I started running about four years ago, as a natural progression of my routine. I’d started walking as a part of my weight loss effort in the spring of 2006, trying to lose some of the weight I’d gained not just as a byproduct of my two pregnancies but also since the day since I’d said “I do” to eating exactly the way my husband did.

Walking became a regular part of my week. At the beginning of the process I was walking mid-morning with a friend who had a baby the same age as The Boy. I pushed the double stroller and did about three and a half miles in an hour, finishing with an hour at the park so the Girl could get some energy out (she was two at the time). After a few months of this routine, my walking partner had to go back to work, but walking was firmly embedded in me, and I was blessed with another friend who was willing to go with me, though she was unable to go during the day. We decided to get up and go early in the mornings. Though we sometimes went a shorter distance, covering only two and half miles, these walks were definitely about fitness, and we pushed the pace hard whenever we went out. By the beginning of 2007, though, my new partner was celebrating a new pregnancy. Frighteningly, in the early weeks, the pregnancy looked like it might be at risk, and she was confined to bedrest. I was out a second walking partner.

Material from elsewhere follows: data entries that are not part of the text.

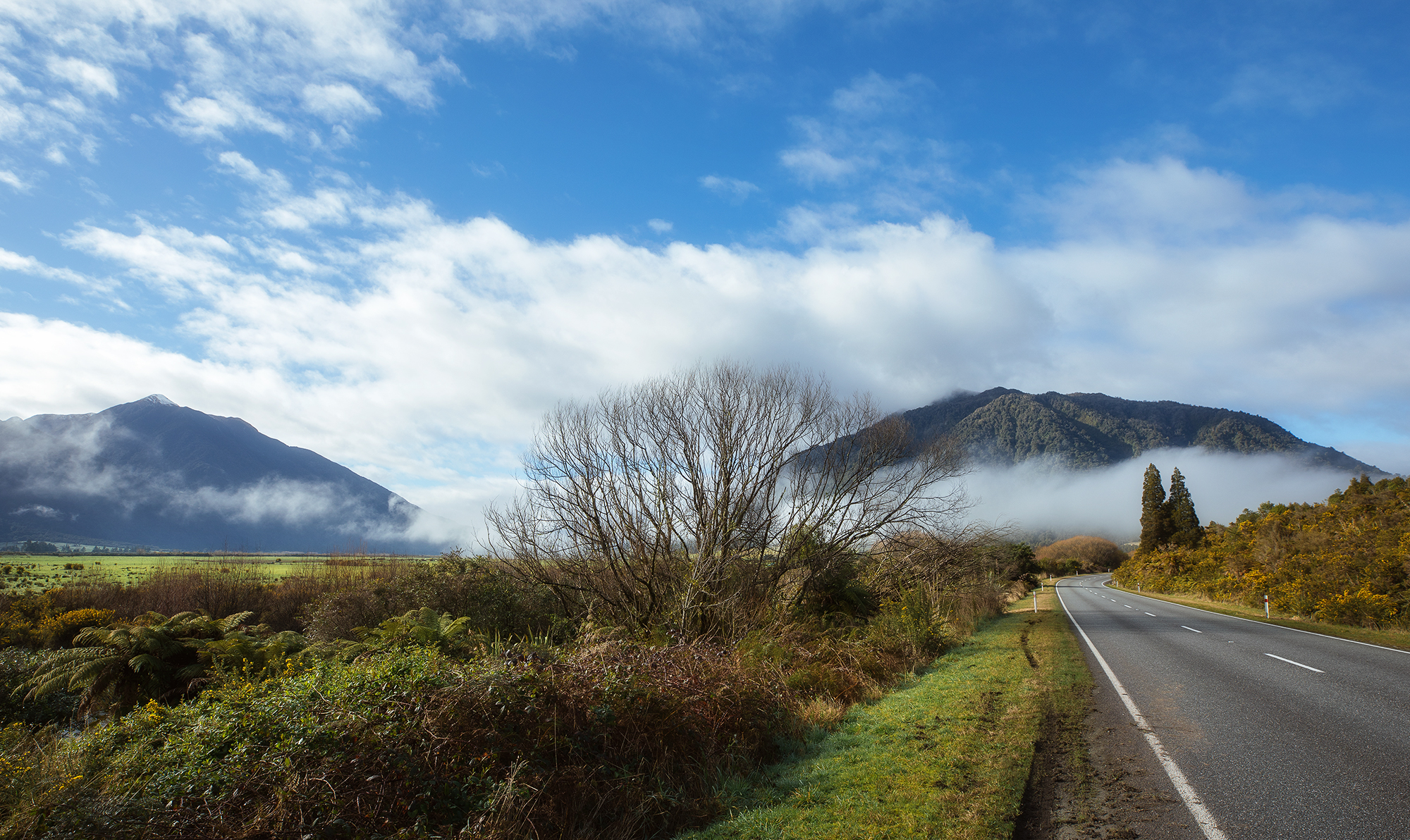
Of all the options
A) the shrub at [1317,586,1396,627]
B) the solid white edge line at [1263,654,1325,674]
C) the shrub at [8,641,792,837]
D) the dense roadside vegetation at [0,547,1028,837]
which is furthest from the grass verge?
the shrub at [8,641,792,837]

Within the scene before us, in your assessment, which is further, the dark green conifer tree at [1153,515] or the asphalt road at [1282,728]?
the dark green conifer tree at [1153,515]

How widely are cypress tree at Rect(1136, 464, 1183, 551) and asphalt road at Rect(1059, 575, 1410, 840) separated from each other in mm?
50915

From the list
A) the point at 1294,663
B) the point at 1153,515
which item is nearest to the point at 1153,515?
the point at 1153,515

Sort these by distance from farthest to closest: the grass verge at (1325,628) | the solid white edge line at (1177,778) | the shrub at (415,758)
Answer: the grass verge at (1325,628) < the solid white edge line at (1177,778) < the shrub at (415,758)

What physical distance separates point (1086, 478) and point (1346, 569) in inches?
7593

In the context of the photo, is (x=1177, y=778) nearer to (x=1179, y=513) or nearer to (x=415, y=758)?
(x=415, y=758)

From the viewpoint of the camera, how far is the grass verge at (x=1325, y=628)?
48.0ft

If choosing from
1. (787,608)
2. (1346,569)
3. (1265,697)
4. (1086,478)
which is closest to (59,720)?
(787,608)

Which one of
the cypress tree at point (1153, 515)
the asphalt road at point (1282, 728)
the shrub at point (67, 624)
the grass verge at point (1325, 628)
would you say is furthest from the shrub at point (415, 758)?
the cypress tree at point (1153, 515)

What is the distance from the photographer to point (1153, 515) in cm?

That’s when I hit the treadmill. I am still amazed that a woman who hates exercise as much as I do used the machine as consistently as I did in that season. I started walking the three and a half miles, but in a few months I’d started going so fast that I could cover five miles in one hour, usually while reading. As you can imagine, this routine became rather boring in short order, and one day . . . I ran. I didn’t run far or long, about one-eighth of a mile that first day. But consistently, over the next few months, I ran a little more each day, not following any set schedule or program, and by the summer of 2007 I was running all five miles, four or five times a week.

I tell that story to illustrate that, for me, part of how the sport has moved along has always been in progression, and I don’t always plan it ahead of time. When I agreed to start walking with my friend in 2006, I never intended to start running, much less run a marathon. But little by little, the sport changed for me. My goals and dreams keep growing and changing—not just changing themselves, but changing me.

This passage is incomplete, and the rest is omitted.